Payday

"Looks like rain." The man said, wiping the sweat from his brow.


"Yeah," his neighbor drawled, savoring his words as if he was savoring a tender bit of steak. "We've been needing rain for nigh on six months now. If it doesn't rain soon, people are just gonna up and leave."


The man wasn't listening. "Rain means only one thing to me...the rainbow that comes afterwards." He glanced over to where his neighbor had been standing but the old man had already gone back to his house and his shade. "Stupid jerk!" The man yelled after the neighbor.


Turning his attention back to his project, he began to get ready for the rainbow. Ever since he could remember, he had waited for this chance. Now, after all these long, dry, stinking years his dream was coming true. "What do I care if the people leave or if the animals die. When I get a hold of that gold, I'm buying a one way ticket to paradise and nothin's gonna stop me!"


Looking back to the sky, he scanned the gathering stormclouds, then continued his preparations. The sky flashed and the man jerked his eyes skyward. There before him, close enough for him to touch, was the rainbow! Shaking his head in disbelief, he looked again. The rainbow was still there. He glanced at the sky, yet saw no rain. Looking at the rainbow again, the man couldn't believe his luck; the end of the rainbow had landed in his neighbor's yard...and before the storm had even started.


Without realizing the oddity of this occurrence, the man grabbed his pack and jump over the fence, raising up a cloud of dust from his neighbor's yard. Wasting no time he began to climb the rainbow, going higher and higher until his head was in the clouds. After what seems to be hours, the man saw a bright golden light emitting from the far end of the cloud carpet. His heart jumped and he began to shake, then he stepped from the rainbow onto the clouds.

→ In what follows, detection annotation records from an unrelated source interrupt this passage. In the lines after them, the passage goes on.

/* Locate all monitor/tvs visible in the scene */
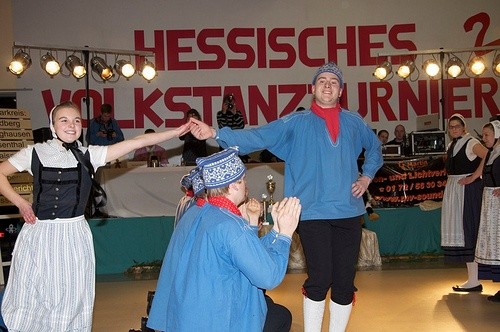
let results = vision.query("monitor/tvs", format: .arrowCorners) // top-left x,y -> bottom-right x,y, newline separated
412,131 -> 447,154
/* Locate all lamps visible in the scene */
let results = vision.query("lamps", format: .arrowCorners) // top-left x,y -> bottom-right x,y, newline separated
395,55 -> 420,82
492,50 -> 500,76
421,54 -> 442,81
372,56 -> 394,82
465,51 -> 488,77
60,51 -> 87,81
90,51 -> 115,84
113,55 -> 136,81
444,52 -> 465,78
137,57 -> 159,83
39,49 -> 61,79
6,47 -> 32,79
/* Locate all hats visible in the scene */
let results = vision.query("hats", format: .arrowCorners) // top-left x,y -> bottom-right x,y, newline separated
312,63 -> 343,86
179,145 -> 246,194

"Finally, after all these years, I'm gonna get out of here!" He screamed with delight. "All I have to do is reach for the light and..."


His neighbor sighed. "You know," he told the dead man, "you really should have waited until payday." Rolling up the rainbow, tucking it under one arm and the pot of gold under the other, the neighbor made it back to his house just as it started to rain.